** START Source passage **

Performance improvement for xml loads (+comments)

Rob Browning rlb@cs.utexas.edu
08 Dec 2000 16:54:26 -0600


Derek Atkins <warlord@MIT.EDU> writes:

> Rob Browning <rlb@cs.utexas.edu> writes:
> 
> > The 50MB of RAM you're worried about is a *BUG*, and it needs to be
> > fixed.  Other than that, and some performance work that seems fairly
> 
> Is this a bug we can fix?  Or is it a bug in libXML?  I've not done
> any profiling to determine this.

It's most likely a bug in libxml, but I consider that a bug we can
fix.  We've been improving various libs we depend on for a while, and
that seems both good for us a a project, and good for the community as
a whole, though as you probably suspect, it's not *quite* as trivial
as sending a patch to dave :>

> Mostly because I haven't bought into the XML camp, and I don't see the
> value of jumping on board the latest technology craze until I firmly
> understand the exact requirements for which that particular technology
> is the only technology that can solve the problem.  Basically, I'm in
> the "reuse existing technology, and choose the best tool that solves
> the problem" camp, not the "choose the latest, hottest technology that
> maybe solves the problem if we squeeze a bit".  Clearly I'm in the
> minority here.  Perhaps once these implementation bugs are fixed, some
> people will "see the light"? ;)

You're not as much in the minority as it might sound.  Even though I
was the one to implement the XML stuff, XML's only a notch or so above
Java for me in the too-trendy-for-words category.

In fact, I wanted to use scheme forms for our output format initially,
but for various reasons, I was finally convinced that XML was probably
comparable in performance/aggravation, and it did have the "people are
becoming more used to it" factor.

scheme write/read is far simpler than most of the alternatives :>

> Also, I'm looking at network protocols.  When designing a network
> protocol, I don't like assuming you have 100BaseT between your client
> and server.  That means you have to make protocols as compact as
> possible.  I also don't like to compress a network protocol, because
> that makes it REALLY hard to debug.  That's why I like binary formats,
> they are easy to parse (if you know the format, or at least has a tool
> that understands the format) and take up less space on the wire.
> Imagine sending XML over a 14.4 modem. :)

** END Source passage **
** START Given information **

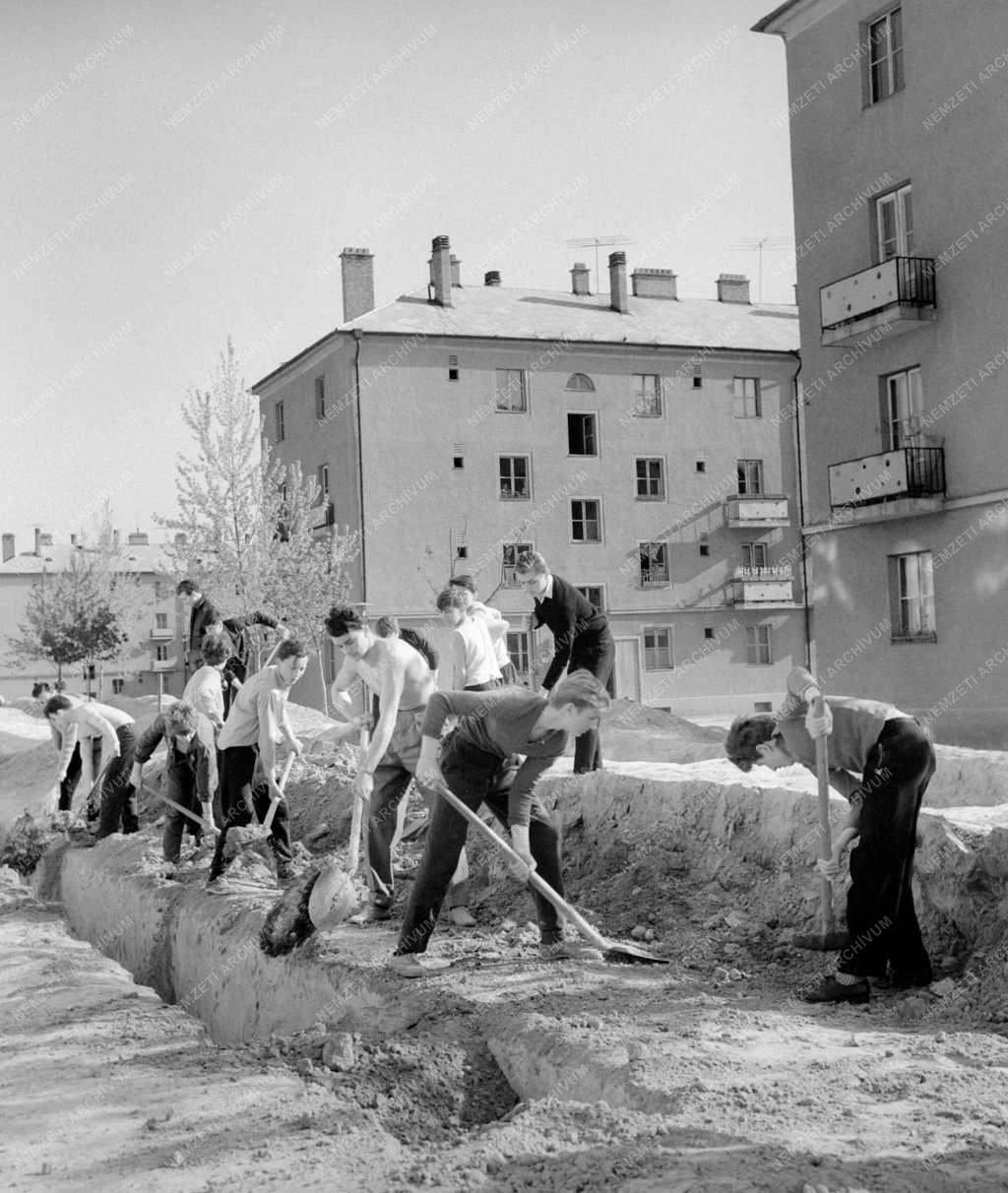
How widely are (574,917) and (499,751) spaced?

** END Given information **

■ Work required: Can you carry the XML load performance thread forward from its last line, so that it reads as the next part of the exchange?

■ Solved problem:
No argument here.  I totally understand that perspective.  I had to
worry about the same kinds of things when designing a semi-resilient
RPC over serial-line protocol that Bill and I needed to talk to one of
our robots when we were back in the lab.

However, I'm generally against binary formats unless there's a
situation, like this where it's obvious that every byte is critical,
bandwith/latency-wise.  In essentially all other cases, I think text
makes more sense.

An exception might be an extremely standard, reflexive
(self-describing) binary format with a whole set of types that cover
everything you need and handle all the platform dependence issues
gracefully, a format which also includes a whole set of tools that
handle encoding/decoding/passthrough for debugging purposes.

(However, I suspect that in many cases, the network and cross-process
 boundary latencies are going to dwarf any text->binary/binary->text
 conversion costs, so why not just use a text format which already
 satisfies all these properties...)

> Honestly, I don't believe that a normal user with a couple of years
> worth of data stored in GnuCash would have any prayer of being able
> to find, let alone fix, a data corruption problem in their data
> file, regardless of format.  Indeed, my empty set of accounts with
> no data at all was 15k in the old binary format and 100k in XML.
> And that's before I add any data to the system.

Well, it was easier for me.  With the right code in libxml and/or the
IO code, we can give line numbers, etc. for failures.  And those are
easy to interpret in emacs, grep, cut, etc.

> Sure, compressing the data would reduce the disk storage, but you
> cannot grep through a compressed file either.

zgrep :>

> Do all DBMS systems support the same set of primitive data types?

No, but I think there's a common SQL subset we could rely on, and I
suspect that set is rich enough to build nearly everything else we
need -- i.e. we can implement gnc_numerics as two columns of large
integers, or similar.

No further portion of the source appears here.